Evelthon stepped out from behind a tree in front of her.
“Please now,” he held his hands up, reluctantly striding before her path. “I will need you to come back to Orius with me.”
Rhene collapsed to her knees. Her quivering hands dug into the ground and clutched at the tangled grass roots. Evelthon gasped and hurried over, fretting above her, especially as tears became her cheeks’ companions once more.
“I apologize. I do. More than most, I emphasize heavily with wanting to return to your home and family, but this is not a safe way—”
“It’s not that!” Rhene whined as a moody child with tears dropping faster and palm smacking the dirt.
“Uh? Wh-what is it then?”
“Am I truly so useless?!” she begged.
“Of course not. What makes you think you are?”
“You appeared in front of me!” Rhene jabbed an accusatory finger at the tree. “I tried as best I could! My feet got hurt by the ground and frozen by the water, but I pressed on with all my might! Could you not have at least come at me from behind?!” Another shake of her head splattered her crying mess everywhere. “I can’t even run away properly!”
“No!” Evelthon tentatively patted her shoulders. “You, um, did a wonderful job. Orius didn’t even try to come. He stayed back with the horses because I, well...it is me who is simply quite fast. Had he another companion, you would have been able to get much farther.”
“Yet in that very statement you reveal you think I’d have been caught regardless,” Rhene pointed out wryly, battling her lungs still to take full breaths.
“I...yes. I do think that.”
“Thank you for your honesty...” Rhene dropped her head. As fast as the impulse came, it flitted off like a prankster running from the scene of a crime with a merrily taunting cackle. Rhene rubbed her palms upon her chiton before drying her face. Evelthon’s hand gingerly lowered before her. Rhene looked up at him and his worry. “You promised me you would take me home.”
“I owe Orius, and I promised him first,” Evelthon sighed. “That promise ends at seeing you safely to his pater’s home. Your pater’s home. I have merely met him once before, but I have seen how greatly he cares for his children. Family is a choice as much as it is by blood. I hope you might give him a chance and some time. Regardless, I will keep my vow whenever you ask to leave, even if it is as soon as we arrive.”

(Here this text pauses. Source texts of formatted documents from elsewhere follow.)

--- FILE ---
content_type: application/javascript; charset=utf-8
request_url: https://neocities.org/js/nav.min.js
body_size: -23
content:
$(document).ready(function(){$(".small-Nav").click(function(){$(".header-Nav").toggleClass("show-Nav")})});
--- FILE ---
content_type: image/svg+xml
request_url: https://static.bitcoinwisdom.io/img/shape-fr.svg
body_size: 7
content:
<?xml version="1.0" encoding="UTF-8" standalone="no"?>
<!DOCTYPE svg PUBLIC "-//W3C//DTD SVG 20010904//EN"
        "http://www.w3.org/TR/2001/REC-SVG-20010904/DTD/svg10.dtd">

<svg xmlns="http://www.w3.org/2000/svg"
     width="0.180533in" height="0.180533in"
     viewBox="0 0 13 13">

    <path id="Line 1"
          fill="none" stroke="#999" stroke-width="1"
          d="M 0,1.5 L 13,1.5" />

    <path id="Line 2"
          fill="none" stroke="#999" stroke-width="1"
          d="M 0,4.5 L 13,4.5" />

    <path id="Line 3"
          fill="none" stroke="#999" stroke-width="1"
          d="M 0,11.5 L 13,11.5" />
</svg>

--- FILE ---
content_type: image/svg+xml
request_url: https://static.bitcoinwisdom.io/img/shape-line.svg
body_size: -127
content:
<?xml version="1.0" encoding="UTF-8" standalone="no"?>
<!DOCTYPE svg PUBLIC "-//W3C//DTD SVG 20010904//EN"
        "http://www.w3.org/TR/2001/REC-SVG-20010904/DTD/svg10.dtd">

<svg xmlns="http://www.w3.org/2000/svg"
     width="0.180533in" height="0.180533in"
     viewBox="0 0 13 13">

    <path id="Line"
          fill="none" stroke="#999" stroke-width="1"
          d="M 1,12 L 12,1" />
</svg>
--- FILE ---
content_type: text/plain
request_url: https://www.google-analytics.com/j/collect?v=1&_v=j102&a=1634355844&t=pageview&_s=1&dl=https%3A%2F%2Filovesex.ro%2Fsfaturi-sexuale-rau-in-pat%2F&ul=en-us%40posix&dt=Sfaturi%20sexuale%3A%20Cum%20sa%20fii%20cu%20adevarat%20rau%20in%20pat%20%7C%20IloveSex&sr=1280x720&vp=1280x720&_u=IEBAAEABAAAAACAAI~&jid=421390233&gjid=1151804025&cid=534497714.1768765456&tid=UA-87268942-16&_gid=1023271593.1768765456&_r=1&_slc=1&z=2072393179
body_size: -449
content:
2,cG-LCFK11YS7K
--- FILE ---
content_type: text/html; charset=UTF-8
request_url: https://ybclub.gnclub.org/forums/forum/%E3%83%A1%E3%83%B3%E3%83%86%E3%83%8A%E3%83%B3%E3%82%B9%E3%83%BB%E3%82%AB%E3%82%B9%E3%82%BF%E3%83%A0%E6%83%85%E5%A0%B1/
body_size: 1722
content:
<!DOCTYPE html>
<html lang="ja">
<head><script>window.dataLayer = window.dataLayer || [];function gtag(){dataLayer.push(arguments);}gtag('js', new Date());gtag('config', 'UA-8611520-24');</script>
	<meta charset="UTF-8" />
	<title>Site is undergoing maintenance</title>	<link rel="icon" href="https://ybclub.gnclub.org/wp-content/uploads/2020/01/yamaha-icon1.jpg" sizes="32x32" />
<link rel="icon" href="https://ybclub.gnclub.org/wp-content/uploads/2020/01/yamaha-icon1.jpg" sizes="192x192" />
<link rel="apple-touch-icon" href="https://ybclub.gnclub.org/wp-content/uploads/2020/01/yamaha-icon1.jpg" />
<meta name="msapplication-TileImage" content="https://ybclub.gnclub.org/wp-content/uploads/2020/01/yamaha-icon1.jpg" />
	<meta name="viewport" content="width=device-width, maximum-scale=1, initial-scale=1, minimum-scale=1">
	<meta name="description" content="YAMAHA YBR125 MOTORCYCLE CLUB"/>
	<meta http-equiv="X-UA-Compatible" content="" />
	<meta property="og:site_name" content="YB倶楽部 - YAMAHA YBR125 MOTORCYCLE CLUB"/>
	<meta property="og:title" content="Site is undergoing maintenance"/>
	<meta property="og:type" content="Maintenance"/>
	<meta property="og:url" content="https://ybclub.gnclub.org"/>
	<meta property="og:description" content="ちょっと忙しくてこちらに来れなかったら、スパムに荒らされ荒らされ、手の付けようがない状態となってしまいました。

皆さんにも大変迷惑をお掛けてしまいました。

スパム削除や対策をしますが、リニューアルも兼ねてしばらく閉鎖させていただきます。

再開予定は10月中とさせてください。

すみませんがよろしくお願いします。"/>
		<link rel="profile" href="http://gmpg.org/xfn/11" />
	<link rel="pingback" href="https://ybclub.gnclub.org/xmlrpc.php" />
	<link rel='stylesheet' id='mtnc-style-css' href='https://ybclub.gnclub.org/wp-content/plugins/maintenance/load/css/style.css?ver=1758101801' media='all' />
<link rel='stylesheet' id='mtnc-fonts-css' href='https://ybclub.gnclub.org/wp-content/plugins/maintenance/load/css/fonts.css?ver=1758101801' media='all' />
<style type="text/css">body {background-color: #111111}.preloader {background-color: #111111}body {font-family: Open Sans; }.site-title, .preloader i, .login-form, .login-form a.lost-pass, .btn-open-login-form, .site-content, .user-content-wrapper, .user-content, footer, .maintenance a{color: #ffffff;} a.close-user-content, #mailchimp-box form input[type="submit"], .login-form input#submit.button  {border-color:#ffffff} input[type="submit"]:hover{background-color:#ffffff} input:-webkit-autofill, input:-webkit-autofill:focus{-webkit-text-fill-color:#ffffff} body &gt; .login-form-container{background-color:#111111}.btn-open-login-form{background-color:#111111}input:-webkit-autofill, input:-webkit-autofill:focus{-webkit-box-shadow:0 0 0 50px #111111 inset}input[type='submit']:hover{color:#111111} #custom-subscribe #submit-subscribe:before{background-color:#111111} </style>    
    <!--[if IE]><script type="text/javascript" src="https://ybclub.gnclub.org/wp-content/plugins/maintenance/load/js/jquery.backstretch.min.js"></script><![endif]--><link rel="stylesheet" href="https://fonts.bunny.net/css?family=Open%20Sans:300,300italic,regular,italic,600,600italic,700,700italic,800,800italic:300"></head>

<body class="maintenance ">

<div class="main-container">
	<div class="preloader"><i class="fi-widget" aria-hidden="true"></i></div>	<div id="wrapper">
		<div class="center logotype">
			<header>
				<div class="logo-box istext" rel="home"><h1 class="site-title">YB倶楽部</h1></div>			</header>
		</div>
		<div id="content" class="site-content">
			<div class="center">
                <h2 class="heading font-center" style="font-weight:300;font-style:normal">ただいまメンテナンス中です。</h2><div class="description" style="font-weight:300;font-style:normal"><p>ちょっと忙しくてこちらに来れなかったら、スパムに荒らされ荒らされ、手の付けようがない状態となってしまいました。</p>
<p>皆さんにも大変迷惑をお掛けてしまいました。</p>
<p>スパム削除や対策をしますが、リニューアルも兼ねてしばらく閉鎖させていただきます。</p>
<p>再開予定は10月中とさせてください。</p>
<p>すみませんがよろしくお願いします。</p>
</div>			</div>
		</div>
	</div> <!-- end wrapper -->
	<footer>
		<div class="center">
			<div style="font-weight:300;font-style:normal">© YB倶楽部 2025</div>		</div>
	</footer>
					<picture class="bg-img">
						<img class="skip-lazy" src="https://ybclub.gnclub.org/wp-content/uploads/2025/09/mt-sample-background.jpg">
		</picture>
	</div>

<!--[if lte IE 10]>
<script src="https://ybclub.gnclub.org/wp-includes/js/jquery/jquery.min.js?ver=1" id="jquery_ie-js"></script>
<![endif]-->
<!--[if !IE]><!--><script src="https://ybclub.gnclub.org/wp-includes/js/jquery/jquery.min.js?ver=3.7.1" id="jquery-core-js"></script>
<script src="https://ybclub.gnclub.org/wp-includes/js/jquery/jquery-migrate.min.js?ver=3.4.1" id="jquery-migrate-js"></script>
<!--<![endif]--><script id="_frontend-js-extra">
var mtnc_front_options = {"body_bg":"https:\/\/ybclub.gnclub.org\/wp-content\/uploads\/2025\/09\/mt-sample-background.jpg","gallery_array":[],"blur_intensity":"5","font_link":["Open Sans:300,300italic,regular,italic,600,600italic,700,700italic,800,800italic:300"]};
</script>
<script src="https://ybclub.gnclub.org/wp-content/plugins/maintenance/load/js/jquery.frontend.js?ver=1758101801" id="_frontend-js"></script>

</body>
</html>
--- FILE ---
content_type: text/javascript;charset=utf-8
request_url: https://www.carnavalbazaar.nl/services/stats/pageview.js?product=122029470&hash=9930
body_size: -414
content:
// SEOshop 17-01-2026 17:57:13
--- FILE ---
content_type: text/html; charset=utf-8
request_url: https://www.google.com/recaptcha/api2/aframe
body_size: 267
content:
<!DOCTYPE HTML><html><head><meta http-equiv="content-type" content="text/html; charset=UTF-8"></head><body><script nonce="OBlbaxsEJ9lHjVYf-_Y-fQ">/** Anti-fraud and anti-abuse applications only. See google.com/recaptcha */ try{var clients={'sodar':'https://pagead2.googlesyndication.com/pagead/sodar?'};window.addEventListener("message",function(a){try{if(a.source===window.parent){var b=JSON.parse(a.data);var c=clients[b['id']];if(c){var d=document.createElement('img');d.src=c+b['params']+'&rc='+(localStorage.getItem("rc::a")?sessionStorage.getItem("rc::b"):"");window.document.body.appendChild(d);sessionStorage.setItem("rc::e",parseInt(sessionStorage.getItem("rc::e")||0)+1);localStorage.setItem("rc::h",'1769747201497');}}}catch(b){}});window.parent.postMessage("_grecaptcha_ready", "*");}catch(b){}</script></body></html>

Rhene took his hand and shakily stood. “Alright...”
“To note, I find it impressive that you did run. Orius and I fully believed you wouldn’t dare.”
“I remembered advice my brother gave in a tale and removed my footprints by taking to the water.”
“...”
“What?”
“It has not rained recently, and the ground is hard here. There were no footprints to track. I found you because this was simply the most obvious path for one to take.”
“Hahhh..!”
“You’ll get better,” Evelthon promised. Rhene raised a brow.
“You wish me to escape again?”
“Like I said, I am fast. Orius himself wouldn’t be able to flee. We do require ways to pass these hours of waiting though, and it is good exercise,” Evelthon shrugged.
“Perhaps.”
Despite it all, Rhene laughed a little. Evelthon grinned in response and motioned her west. Nodding, Rhene walked that way step-in-step with him.